I've made some updates to the container so that you can now layer in additional NGINX configuration. See the documentation.

Also, I added a feature that allows you to strip out headers from the client response. For Google Cloud Storage you will want to do:

HEADER_PREFIXES_TO_STRIP=x-goog-;x-guploader-uploadid

Please let me know if this solution works for you.

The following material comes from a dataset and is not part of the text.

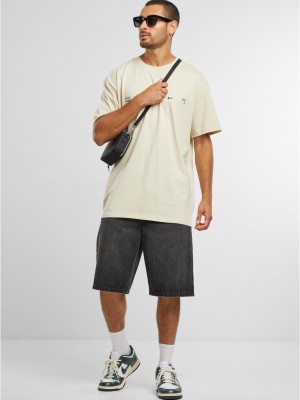 Тениска Highrollers Oversize Tee sand XXL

If it does, I'll mark this issue as closed.

kristoferlundgren commented 2 years ago
  1. Trying the new feature by added the Cache-Control header: HEADER_PREFIXES_TO_STRIP="x-goog-;x-guploader-uploadid;Cache-Control" Resulted in the error: HEADER_PREFIXES_TO_STRIP must not contain uppercase characters (as documented)

  2. Second try (lowercase Cache-Control): HEADER_PREFIXES_TO_STRIP="x-goog-;x-guploader-uploadid;cache-control" Downloaded some files and then checked the cache directory. -Empty, i.e. Cache is still disabled.

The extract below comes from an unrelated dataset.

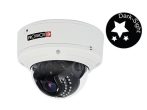   PROVISION-ISR PR-DAI251IP5VF Dark-Sight inframegvilágítós kültéri vandálbiztos 5 megapixeles IP dome kamera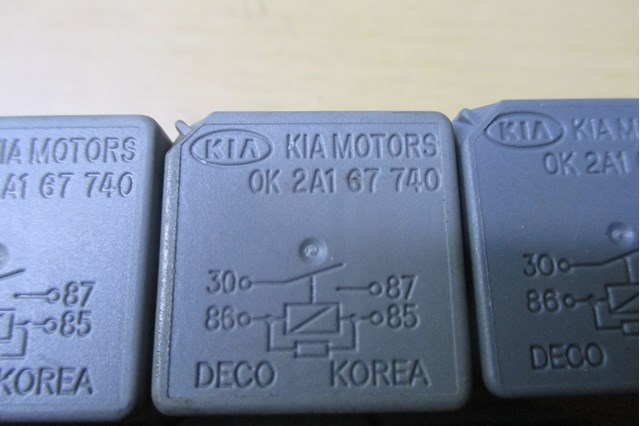 HYUNDAI 0K2A167740 Реле указателей поворотов в наличии Хмельницкий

  3. Third try: (stripping x-goog headers and mounting nginx http config file) docker run --rm -ti -p 80:80 -e S3_SERVER=storage.googleapis.com -e S3_ACCESS_KEY_ID="<key>" -e S3_SECRET_KEY="<secret>" -e HEADER_PREFIXES_TO_STRIP="x-goog-;x-guploader-uploadid" --env-file s3.env -v $(pwd)/cache.conf:/etc/nginx/conf.d/cache.conf nginxinc/nginx-s3-gateway:latest Where the $(pwd)/cache.conf file contains: proxy_ignore_headers Cache-Control; Downloaded some files and then checked the cache directory. Cache directory has content. I.e. Cache is working! :)

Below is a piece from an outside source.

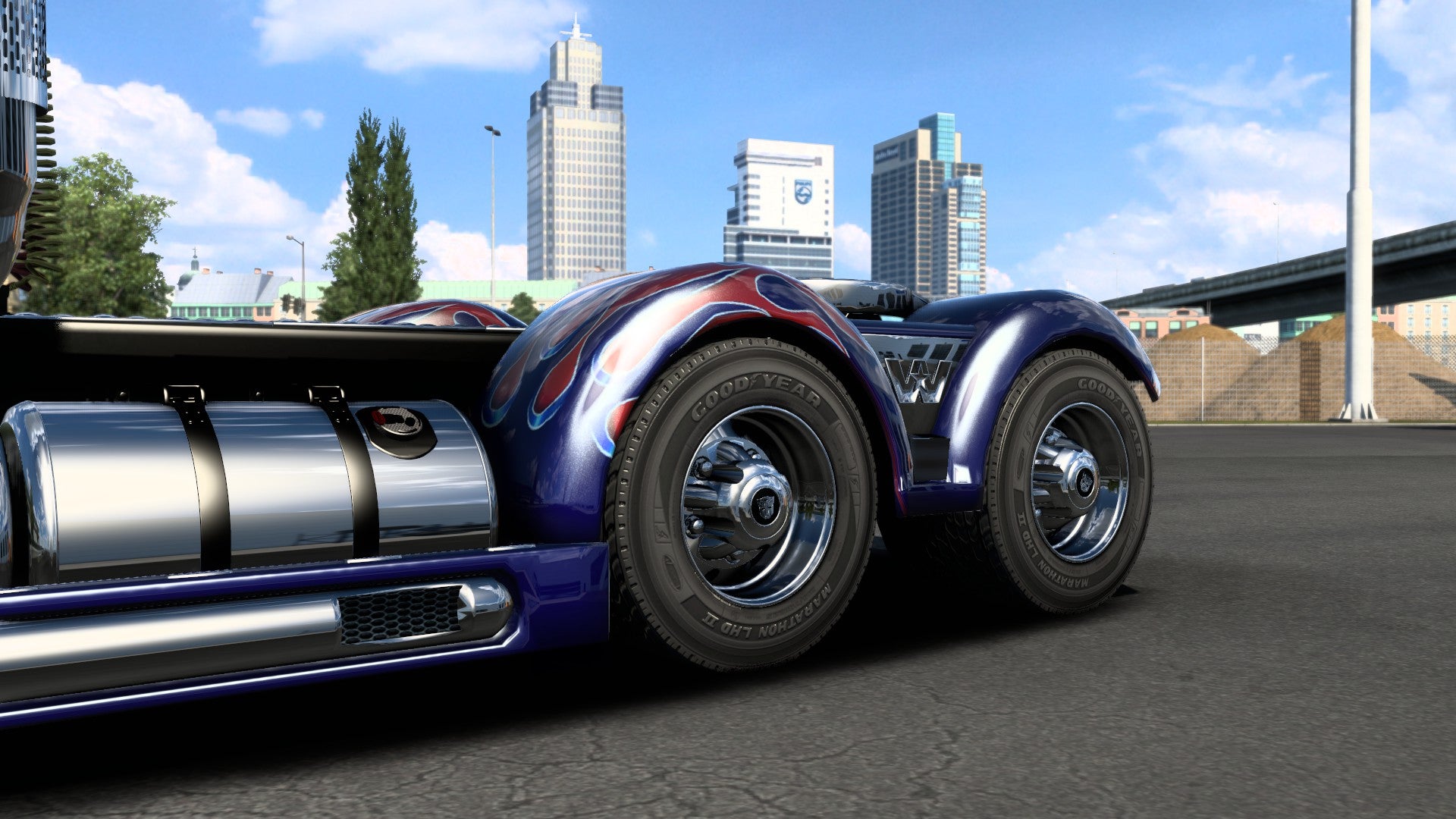 ETS2 Mod Truck Western Star Optimus Prime TF4 Exclusivo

I would have preferred an environment variable solution, but this config works as well. Many thanks for the assessment and quick remediation of this issue. And also reporting and fixing #65.

Before closing this issue I believe the need for proxy_ignore_headers Cache-Control; ought to be documented to aid usage when s3 backends (ex. Google Cloud Storage) emit caching preferences.

dekobon commented 2 years ago

I agree it should be documented. Also, we may want to add an environment variable that allows for ignoring cache control, but I wanted to get the extensibility part done ASAP because we've gotten a lot of requests for similar things and the number of environment variables is starting to add up.

I'll leave this issue open until we can add a setting.

akashgreninja commented 9 months ago

I made a stupid mistake of exec into the wrong running container with the same name so i didnt find any cache check if this also might be the reason

felipou commented 4 days ago

I've just experienced this issue, and in addition to ignoring the Cache-Control header, I also had to ignore the Expires header for it to work:

proxy_ignore_headers Cache-Control;
proxy_ignore_headers Expires;
kristoferlundgren commented 4 days ago

@dekobon @4141done You two seem to be the current maintainers. I really appreciate your effort to keep the project alive!

From reading various discussions on the subject of caching in this GitHub project, there seems to be a general request to have more control of the ingress and egress cache configuration. Mounting my own cache.conf, replacing the default, still seems like a hack. Is there a more intuitive way to manage cache configuration, or can one be developed with a reasonable effort?